[REQUIREMENT A] Find every line in the entries that contains the word "Looking" and copy each one out. Case counts.

[PROVIDED PASSAGE]
====================

UFC 172 reminded fight fans what makes the sport of mixed martial arts so special.
This event had it all, and the crowd at the Baltimore Arena delighted in its perfection, cheering wildly with an unbridled passion and a keen understanding of the fight game.
The crowd, put simply, was incredible, and the fights were somehow even better. The two played off each other in a symbiotic relationship of violence, and the results were stellar.
To call the crowd of nearly 14,000 "loud" doesn't accurately capture its fervor. The expressions of enjoyment were relentless, as the crowd blew up at every punch, kick, transition, knockout and submission.
Oh, and Jon Jones' entrance?
Yeah, they liked that, too.
As Jones cartwheeled into the Octagon to face his challenger Glover Teixeira, the enormity of the event rippled from the cage and across press row, slamming me in the chest and leaving behind an anticipatory tingle.
"You're not the one fighting, dude," I had to remind myself.
Most of this—the excitement, the noise, the atmosphere—you can gather from home. With a great sound system, you might even be able to match the decibel levels.
However, like watching a DVD of your favorite band versus being front row at a concert, the at-home experience just isn't the same. You miss out on the little details, and the event's full impact is lost somewhere along the transmission process.
You miss UFC lightweight Michael Johnson and UFC bantamweight Mike Easton verbally sparring during the night's co-main event of the evening between Phil Davis and Anthony "Rumble" Johnson.
From his front-row seat directly behind the press, Johnson, a training partner of Rumble's, boisterously called out commands and applauded his teammate's successes, elements that irked Easton, a training partner of Davis.
"Throw the left high kick, Rumble. Oh my God! It's right there!" Johnson would yell as Easton begged Davis for a counter.
Of course, Johnson enjoyed the upper hand in this lighthearted cheering session, as Rumble thoroughly dismantled "Mr. Wonderful" from bell to bell. By the end, Johnson and Easton laughed it off and went their separate ways, leaving the paying patrons surrounding them with a cool story to take home.
You miss Donald Cerrone's traveling star power, which is evident as he is swarmed by fans—some just cheering, some asking for a picture or an autograph—while making his way Octagon-side for the fights.
The same can be said for former light heavyweight champion Chuck Liddell, a man who carried an entourage of adoring followers—some too young to have possibly seen his fights live—around with him as he traversed the Baltimore Arena, obligating media and fan requests at every turn.
You miss national superstar Anthony Bourdain walking calmly down a hallway, flanked by his wife Ottavia and some security guards.
"Ask for a quick picture; mom loves him," raced through my head. "Yeah, but I'm working. I can't do that," came the reply. By the time the gears were done churning and my verdict was made, the lanky chef and author was long gone anyway.

====================

[TASK INPUT]
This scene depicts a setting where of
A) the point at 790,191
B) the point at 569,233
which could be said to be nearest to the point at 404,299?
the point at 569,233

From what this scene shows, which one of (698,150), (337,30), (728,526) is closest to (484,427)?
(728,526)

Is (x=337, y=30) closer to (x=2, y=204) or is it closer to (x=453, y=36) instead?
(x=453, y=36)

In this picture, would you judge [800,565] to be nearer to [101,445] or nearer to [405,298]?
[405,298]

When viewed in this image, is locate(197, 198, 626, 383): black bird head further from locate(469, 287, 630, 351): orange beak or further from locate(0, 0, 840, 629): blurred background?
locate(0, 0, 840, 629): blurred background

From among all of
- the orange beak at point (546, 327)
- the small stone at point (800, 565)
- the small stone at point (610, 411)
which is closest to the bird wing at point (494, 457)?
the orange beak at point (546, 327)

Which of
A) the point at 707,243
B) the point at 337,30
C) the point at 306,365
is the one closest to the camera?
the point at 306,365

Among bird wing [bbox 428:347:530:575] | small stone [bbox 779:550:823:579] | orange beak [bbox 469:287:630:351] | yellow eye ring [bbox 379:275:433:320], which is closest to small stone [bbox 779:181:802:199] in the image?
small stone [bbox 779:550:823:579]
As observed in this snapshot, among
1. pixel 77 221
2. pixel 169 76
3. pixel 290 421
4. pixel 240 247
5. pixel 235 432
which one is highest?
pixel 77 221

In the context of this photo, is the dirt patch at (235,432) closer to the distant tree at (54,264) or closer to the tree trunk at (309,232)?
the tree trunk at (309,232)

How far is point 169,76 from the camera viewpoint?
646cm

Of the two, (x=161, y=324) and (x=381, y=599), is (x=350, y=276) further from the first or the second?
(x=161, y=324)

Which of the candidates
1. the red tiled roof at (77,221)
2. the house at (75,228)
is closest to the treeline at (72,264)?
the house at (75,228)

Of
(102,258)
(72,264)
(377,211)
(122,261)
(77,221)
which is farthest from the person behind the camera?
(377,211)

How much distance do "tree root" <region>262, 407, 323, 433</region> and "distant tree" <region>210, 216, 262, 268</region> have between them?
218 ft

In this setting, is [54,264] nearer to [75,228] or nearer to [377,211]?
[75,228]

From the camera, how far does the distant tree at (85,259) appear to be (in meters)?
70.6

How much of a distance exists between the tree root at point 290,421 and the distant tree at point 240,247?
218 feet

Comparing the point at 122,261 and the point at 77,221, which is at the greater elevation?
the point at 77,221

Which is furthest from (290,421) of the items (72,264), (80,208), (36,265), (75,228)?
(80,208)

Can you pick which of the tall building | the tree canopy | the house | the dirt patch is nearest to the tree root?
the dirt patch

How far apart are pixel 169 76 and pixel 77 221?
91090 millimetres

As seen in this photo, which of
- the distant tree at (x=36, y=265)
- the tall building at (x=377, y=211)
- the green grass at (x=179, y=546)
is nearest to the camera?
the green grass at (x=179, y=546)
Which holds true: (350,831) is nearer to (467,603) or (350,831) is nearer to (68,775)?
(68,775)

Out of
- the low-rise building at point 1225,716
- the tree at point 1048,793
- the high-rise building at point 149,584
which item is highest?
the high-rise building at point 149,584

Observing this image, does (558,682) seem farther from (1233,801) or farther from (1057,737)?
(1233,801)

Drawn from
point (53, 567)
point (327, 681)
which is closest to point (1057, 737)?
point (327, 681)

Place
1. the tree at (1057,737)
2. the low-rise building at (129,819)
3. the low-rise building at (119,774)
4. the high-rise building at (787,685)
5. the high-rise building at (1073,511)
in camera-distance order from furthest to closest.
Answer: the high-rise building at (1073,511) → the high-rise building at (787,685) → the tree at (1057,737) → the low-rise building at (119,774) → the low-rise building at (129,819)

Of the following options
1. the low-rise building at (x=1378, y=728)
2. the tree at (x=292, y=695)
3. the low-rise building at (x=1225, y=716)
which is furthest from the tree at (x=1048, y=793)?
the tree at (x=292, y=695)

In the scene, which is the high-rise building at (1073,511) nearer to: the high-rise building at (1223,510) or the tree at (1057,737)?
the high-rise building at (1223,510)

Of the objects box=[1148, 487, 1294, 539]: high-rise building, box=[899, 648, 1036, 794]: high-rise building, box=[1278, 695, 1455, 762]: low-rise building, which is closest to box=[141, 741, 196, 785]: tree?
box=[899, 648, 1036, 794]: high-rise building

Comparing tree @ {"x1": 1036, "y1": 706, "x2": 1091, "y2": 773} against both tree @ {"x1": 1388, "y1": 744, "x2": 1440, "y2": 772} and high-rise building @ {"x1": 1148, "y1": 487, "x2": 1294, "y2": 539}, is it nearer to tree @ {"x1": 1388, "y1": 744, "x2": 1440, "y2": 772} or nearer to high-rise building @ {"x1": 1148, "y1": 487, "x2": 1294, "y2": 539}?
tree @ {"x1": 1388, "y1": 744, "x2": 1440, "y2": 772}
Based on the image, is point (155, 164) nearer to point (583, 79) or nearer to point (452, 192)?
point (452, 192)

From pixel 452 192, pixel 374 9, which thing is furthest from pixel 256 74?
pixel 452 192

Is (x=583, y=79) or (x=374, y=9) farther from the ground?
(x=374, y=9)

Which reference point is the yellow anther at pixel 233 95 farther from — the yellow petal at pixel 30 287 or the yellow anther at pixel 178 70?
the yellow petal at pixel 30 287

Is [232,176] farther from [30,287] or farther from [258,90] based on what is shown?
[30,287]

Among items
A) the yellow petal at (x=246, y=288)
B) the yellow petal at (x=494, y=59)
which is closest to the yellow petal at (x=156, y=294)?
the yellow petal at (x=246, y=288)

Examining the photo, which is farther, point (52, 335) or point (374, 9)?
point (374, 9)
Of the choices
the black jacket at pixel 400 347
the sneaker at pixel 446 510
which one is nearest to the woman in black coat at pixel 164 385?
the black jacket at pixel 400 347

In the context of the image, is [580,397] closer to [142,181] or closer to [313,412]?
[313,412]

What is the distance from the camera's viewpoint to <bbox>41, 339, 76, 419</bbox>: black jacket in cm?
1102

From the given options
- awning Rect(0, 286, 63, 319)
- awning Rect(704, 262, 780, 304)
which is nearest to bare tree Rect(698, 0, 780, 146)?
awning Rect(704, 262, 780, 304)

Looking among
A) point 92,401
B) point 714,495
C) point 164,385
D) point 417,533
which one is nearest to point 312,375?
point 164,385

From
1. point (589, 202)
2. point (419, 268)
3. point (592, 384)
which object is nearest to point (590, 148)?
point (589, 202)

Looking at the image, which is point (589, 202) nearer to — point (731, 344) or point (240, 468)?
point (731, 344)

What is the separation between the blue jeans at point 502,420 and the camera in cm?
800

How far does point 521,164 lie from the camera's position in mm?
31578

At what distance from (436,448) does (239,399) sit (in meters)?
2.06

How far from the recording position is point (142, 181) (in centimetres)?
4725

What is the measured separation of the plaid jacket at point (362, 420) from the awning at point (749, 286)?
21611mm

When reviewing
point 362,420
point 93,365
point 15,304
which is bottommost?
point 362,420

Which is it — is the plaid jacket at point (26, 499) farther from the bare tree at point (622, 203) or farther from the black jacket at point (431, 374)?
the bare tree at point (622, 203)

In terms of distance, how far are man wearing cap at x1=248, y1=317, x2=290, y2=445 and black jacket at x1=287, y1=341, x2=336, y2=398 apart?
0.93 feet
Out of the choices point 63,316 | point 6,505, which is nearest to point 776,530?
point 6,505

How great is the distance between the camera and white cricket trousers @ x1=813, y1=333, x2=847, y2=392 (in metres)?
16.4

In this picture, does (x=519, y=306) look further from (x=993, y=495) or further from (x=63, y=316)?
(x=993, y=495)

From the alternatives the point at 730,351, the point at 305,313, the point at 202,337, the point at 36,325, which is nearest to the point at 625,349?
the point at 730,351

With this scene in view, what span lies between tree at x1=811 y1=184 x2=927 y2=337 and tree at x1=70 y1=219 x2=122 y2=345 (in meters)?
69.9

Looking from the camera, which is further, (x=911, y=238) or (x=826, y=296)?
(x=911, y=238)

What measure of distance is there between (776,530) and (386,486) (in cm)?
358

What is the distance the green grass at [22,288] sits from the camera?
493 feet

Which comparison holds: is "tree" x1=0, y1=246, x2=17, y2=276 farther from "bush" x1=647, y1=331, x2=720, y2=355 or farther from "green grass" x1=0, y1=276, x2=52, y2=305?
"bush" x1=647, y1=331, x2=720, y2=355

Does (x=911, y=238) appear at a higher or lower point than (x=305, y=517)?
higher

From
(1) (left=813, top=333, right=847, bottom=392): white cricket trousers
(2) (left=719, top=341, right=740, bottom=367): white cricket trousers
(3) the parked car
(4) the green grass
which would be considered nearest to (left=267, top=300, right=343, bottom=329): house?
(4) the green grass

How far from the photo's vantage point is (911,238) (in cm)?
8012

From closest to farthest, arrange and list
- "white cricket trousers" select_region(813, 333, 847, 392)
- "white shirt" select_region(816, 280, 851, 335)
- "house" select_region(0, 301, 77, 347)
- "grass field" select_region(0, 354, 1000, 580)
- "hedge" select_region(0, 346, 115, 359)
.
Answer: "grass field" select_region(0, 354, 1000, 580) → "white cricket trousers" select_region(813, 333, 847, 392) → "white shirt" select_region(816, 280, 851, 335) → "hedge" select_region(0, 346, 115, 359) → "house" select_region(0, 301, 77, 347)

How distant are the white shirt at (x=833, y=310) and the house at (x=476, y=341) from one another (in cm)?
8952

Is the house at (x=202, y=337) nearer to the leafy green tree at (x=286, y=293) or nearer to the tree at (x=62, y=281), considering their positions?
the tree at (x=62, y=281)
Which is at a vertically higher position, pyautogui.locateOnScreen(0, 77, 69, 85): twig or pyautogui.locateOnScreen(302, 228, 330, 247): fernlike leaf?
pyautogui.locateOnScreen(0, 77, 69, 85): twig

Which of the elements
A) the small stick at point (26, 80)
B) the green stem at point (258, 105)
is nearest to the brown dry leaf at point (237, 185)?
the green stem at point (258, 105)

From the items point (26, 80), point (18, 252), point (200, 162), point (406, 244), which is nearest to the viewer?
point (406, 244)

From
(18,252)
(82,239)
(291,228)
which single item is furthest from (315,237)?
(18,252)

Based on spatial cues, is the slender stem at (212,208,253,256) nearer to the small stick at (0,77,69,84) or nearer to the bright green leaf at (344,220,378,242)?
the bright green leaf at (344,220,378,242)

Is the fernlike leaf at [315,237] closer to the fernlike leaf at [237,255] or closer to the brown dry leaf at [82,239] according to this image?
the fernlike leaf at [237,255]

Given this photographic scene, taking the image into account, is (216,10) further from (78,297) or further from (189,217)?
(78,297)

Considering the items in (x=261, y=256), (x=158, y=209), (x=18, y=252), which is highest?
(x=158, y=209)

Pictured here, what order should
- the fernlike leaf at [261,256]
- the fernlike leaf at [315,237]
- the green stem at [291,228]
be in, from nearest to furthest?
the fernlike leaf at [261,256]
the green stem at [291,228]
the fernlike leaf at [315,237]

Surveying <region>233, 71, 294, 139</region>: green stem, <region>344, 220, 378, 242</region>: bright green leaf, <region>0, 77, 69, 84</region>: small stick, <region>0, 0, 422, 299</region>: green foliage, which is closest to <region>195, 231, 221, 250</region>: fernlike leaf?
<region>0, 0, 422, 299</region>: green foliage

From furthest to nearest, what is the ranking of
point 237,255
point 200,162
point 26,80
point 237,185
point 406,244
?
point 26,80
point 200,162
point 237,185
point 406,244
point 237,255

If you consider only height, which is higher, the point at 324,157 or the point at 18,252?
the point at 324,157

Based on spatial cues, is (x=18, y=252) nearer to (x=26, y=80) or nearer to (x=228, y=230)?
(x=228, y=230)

====================

[REQUIREMENT B] Rewrite the UFC 172 piece from "The crowd, put" up to and including "the decibel levels.", swapping "Octagon" for "ring".

[WORKED SOLUTION A]
Looking among
Looking at the image, which is point (589, 202) nearer to — point (731, 344) or point (240, 468)?
Looking from the camera, which is further, (x=911, y=238) or (x=826, y=296)?

[WORKED SOLUTION B]
The crowd, put simply, was incredible, and the fights were somehow even better. The two played off each other in a symbiotic relationship of violence, and the results were stellar.
To call the crowd of nearly 14,000 "loud" doesn't accurately capture its fervor. The expressions of enjoyment were relentless, as the crowd blew up at every punch, kick, transition, knockout and submission.
Oh, and Jon Jones' entrance?
Yeah, they liked that, too.
As Jones cartwheeled into the ring to face his challenger Glover Teixeira, the enormity of the event rippled from the cage and across press row, slamming me in the chest and leaving behind an anticipatory tingle.
"You're not the one fighting, dude," I had to remind myself.
Most of this—the excitement, the noise, the atmosphere—you can gather from home. With a great sound system, you might even be able to match the decibel levels.